— start Records shown —

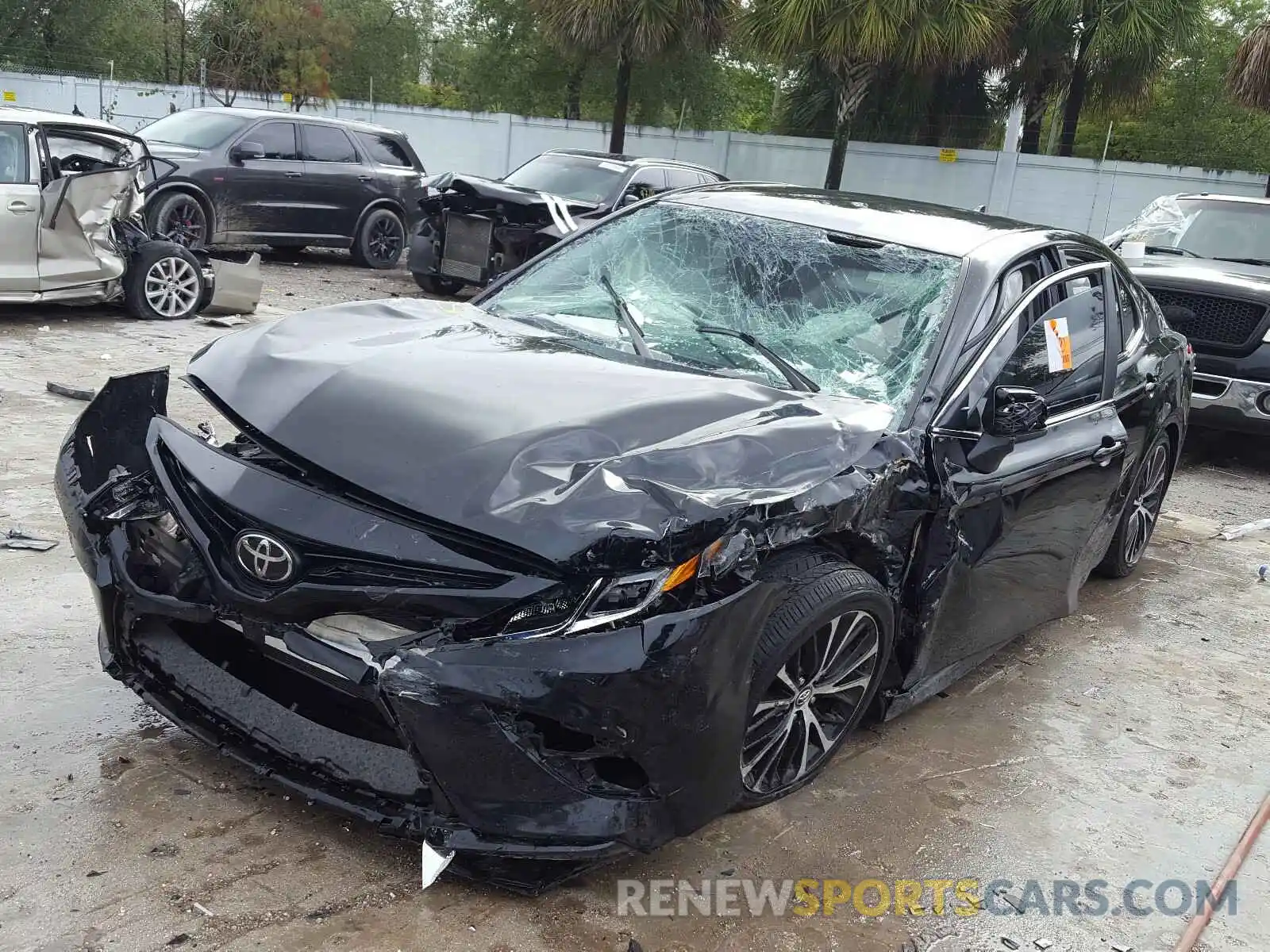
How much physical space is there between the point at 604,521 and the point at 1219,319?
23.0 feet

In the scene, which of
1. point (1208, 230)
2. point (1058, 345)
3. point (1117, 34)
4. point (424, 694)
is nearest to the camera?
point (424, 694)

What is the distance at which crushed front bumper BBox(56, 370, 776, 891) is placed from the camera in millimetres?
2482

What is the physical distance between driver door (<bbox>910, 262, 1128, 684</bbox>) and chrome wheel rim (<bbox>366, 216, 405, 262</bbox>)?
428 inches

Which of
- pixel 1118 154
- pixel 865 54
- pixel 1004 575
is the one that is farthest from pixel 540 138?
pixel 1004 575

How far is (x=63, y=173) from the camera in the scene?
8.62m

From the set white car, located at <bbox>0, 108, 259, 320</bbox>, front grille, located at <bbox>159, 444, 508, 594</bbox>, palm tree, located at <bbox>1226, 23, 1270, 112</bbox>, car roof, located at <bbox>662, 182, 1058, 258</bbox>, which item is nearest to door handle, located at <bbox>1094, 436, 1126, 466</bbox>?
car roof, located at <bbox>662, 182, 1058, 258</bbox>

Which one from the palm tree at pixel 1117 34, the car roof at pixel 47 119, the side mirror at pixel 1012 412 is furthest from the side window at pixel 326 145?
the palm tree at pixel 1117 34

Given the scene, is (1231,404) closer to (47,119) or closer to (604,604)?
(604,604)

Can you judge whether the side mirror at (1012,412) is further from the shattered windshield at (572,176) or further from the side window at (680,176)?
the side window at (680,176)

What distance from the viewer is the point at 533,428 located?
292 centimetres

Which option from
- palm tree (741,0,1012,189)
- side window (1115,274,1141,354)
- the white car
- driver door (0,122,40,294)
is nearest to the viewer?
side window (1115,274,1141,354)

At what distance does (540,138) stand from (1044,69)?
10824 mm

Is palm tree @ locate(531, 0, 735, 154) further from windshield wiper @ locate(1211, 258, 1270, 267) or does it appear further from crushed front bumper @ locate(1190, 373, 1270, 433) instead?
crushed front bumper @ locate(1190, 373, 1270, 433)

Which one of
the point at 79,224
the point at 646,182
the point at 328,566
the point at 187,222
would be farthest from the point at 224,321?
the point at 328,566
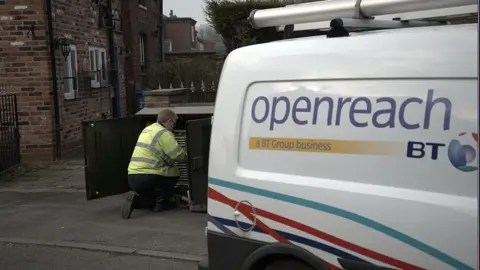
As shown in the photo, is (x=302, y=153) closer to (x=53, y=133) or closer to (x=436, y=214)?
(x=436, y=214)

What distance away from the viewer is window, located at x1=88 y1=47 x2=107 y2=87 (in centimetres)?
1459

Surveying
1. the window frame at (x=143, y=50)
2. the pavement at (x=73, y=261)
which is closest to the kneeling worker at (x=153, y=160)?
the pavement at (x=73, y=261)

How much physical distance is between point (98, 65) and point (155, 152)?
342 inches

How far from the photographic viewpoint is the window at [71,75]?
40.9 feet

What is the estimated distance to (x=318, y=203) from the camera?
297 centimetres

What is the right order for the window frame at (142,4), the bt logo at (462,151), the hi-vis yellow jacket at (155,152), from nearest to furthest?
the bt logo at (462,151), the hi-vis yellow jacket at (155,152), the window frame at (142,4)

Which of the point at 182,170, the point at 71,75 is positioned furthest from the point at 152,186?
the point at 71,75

— end Records shown —

Short task:
Format all the lines above as a JSON list of strings, one string per line, leaving out blank lines and the pictures.

Expected output:
[
  "How much physical space is there between the point at 604,521 and the point at 1219,319?",
  "23.0 feet",
  "In the scene, which of",
  "1. point (1208, 230)",
  "2. point (1058, 345)",
  "3. point (1117, 34)",
  "4. point (424, 694)",
  "is nearest to the camera?",
  "point (424, 694)",
  "What is the distance at which crushed front bumper BBox(56, 370, 776, 891) is placed from the camera in millimetres?",
  "2482",
  "What is the physical distance between driver door (<bbox>910, 262, 1128, 684</bbox>) and chrome wheel rim (<bbox>366, 216, 405, 262</bbox>)?",
  "428 inches",
  "Which of",
  "- pixel 1118 154",
  "- pixel 865 54",
  "- pixel 1004 575",
  "is the one that is farthest from pixel 540 138?",
  "pixel 1004 575",
  "How far is (x=63, y=173) from the camera in the scene?",
  "8.62m",
  "From the set white car, located at <bbox>0, 108, 259, 320</bbox>, front grille, located at <bbox>159, 444, 508, 594</bbox>, palm tree, located at <bbox>1226, 23, 1270, 112</bbox>, car roof, located at <bbox>662, 182, 1058, 258</bbox>, which item is nearest to door handle, located at <bbox>1094, 436, 1126, 466</bbox>?",
  "car roof, located at <bbox>662, 182, 1058, 258</bbox>",
  "Which one from the palm tree at pixel 1117 34, the car roof at pixel 47 119, the side mirror at pixel 1012 412 is furthest from the side window at pixel 326 145?",
  "the palm tree at pixel 1117 34",
  "Given the scene, is (1231,404) closer to (47,119) or closer to (604,604)?",
  "(604,604)",
  "Can you judge whether the side mirror at (1012,412) is further from the shattered windshield at (572,176) or further from the side window at (680,176)?",
  "the side window at (680,176)",
  "What distance from the viewer is the point at 533,428 located?",
  "292 centimetres",
  "Which option from",
  "- palm tree (741,0,1012,189)",
  "- side window (1115,274,1141,354)",
  "- the white car",
  "- driver door (0,122,40,294)",
  "is nearest to the viewer?",
  "side window (1115,274,1141,354)",
  "At what distance does (540,138) stand from (1044,69)?",
  "10824 mm",
  "Is palm tree @ locate(531, 0, 735, 154) further from windshield wiper @ locate(1211, 258, 1270, 267) or does it appear further from crushed front bumper @ locate(1190, 373, 1270, 433) instead?",
  "crushed front bumper @ locate(1190, 373, 1270, 433)",
  "Which one of",
  "the point at 79,224",
  "the point at 646,182",
  "the point at 328,566",
  "the point at 187,222",
  "would be farthest from the point at 224,321?",
  "the point at 328,566",
  "As shown in the photo, is (x=302, y=153) closer to (x=53, y=133) or closer to (x=436, y=214)?",
  "(x=436, y=214)",
  "What distance away from the viewer is window, located at x1=88 y1=47 x2=107 y2=87 (in centimetres)?",
  "1459",
  "Surveying",
  "1. the window frame at (x=143, y=50)",
  "2. the pavement at (x=73, y=261)",
  "which is closest to the kneeling worker at (x=153, y=160)?",
  "the pavement at (x=73, y=261)",
  "How much physical distance is between point (98, 65) and point (155, 152)?",
  "342 inches",
  "How far from the photographic viewpoint is the window at [71,75]?",
  "40.9 feet",
  "What is the estimated distance to (x=318, y=203) from the camera?",
  "297 centimetres",
  "What is the right order for the window frame at (142,4), the bt logo at (462,151), the hi-vis yellow jacket at (155,152), from nearest to furthest?",
  "the bt logo at (462,151), the hi-vis yellow jacket at (155,152), the window frame at (142,4)",
  "Which of the point at 182,170, the point at 71,75 is positioned furthest from the point at 152,186?",
  "the point at 71,75"
]